» PAGINA
+--
Siracide – Sir 24,1-4.12-16 – Domenica II dopo Natale C
Siracide. La Prima Lettura è tratta dal capitolo 24 del libro del Siracide (vv. 1-4.12-16).
Per la ricchezza del contenuto e per la bellezza della forma, è il capitolo più importante di tutto il libro
ed è uno dei più bei saggi della letteratura sapienziale.
All’interno della letteratura sapienziale della Bibbia ritroviamo un testo simile in Pr 8,1-36,
dove la Sapienza si auto-presenta e rivolge agli uomini un appello perché seguano le sue vie.
Comune a entrambi questi testi è la personificazione della Sapienza:
quest’ultima non è pensata come una realtà astratta o come un oggetto da conquistare,
ma è descritta come un soggetto individuale.
Il capitolo 24 del Siracide è un poema con protagonista la Sapienza, che presenta se stessa.
Nel nostro brano l’auto-presentazione è su due piani: la terra e il cielo,
ossia loda se stessa e si glorifica in mezzo al suo popolo e nell’assemblea dell’Altissimo:
«loda se stessa, si vanta in mezzo al suo popolo. Nell’assemblea dell’Altissimo apre la bocca, si glorifica davanti alla sua potenza») (vv. 1-2).
L’auto-presentazione su due piani è tipica di una certa letteratura del medio giudaismo,
che personalizza la Sapienza e la Legge,
che il Siracide identifica come un’unica realtà,
e ne pone la preesistenza presso Dio, prima della creazione del mondo.
+--
» DATI ARCHIVIATI

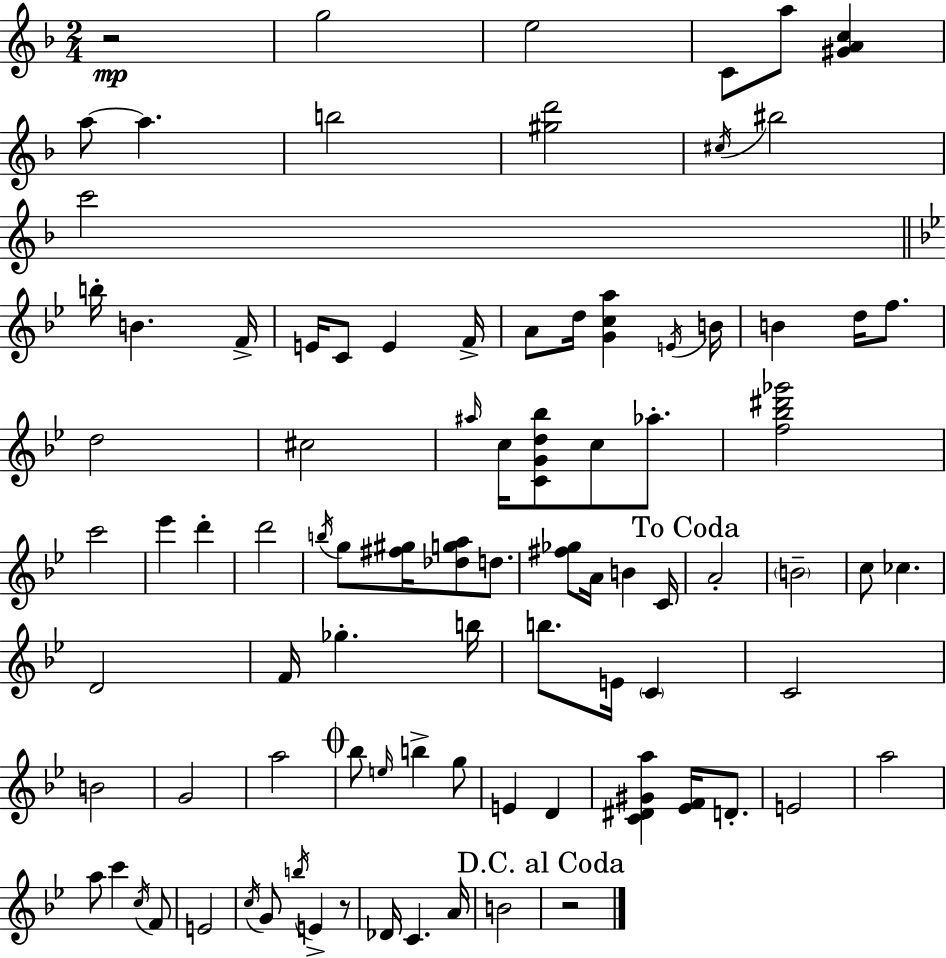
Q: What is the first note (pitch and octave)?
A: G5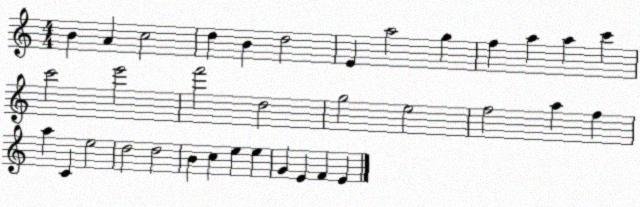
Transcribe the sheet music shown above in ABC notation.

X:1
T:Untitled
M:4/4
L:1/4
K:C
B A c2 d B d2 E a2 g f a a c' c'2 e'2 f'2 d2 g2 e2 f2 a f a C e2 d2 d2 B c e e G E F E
+--
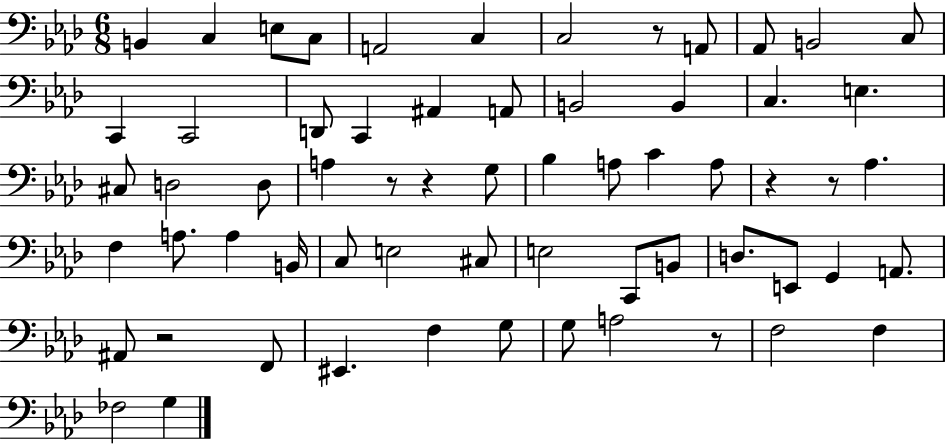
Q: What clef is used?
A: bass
+--
» DETTAGLI ESERCIZIO
Cita dal commento sul Siracide tutto il testo che va da «Siracide – Sir» giù fino a «le sue vie.», senza cambiare nulla. Il materiale non ha alcun ruolo in questo lavoro.

» SOLUZIONE
Siracide – Sir 24,1-4.12-16 – Domenica II dopo Natale C
Siracide. La Prima Lettura è tratta dal capitolo 24 del libro del Siracide (vv. 1-4.12-16).
Per la ricchezza del contenuto e per la bellezza della forma, è il capitolo più importante di tutto il libro
ed è uno dei più bei saggi della letteratura sapienziale.
All’interno della letteratura sapienziale della Bibbia ritroviamo un testo simile in Pr 8,1-36,
dove la Sapienza si auto-presenta e rivolge agli uomini un appello perché seguano le sue vie.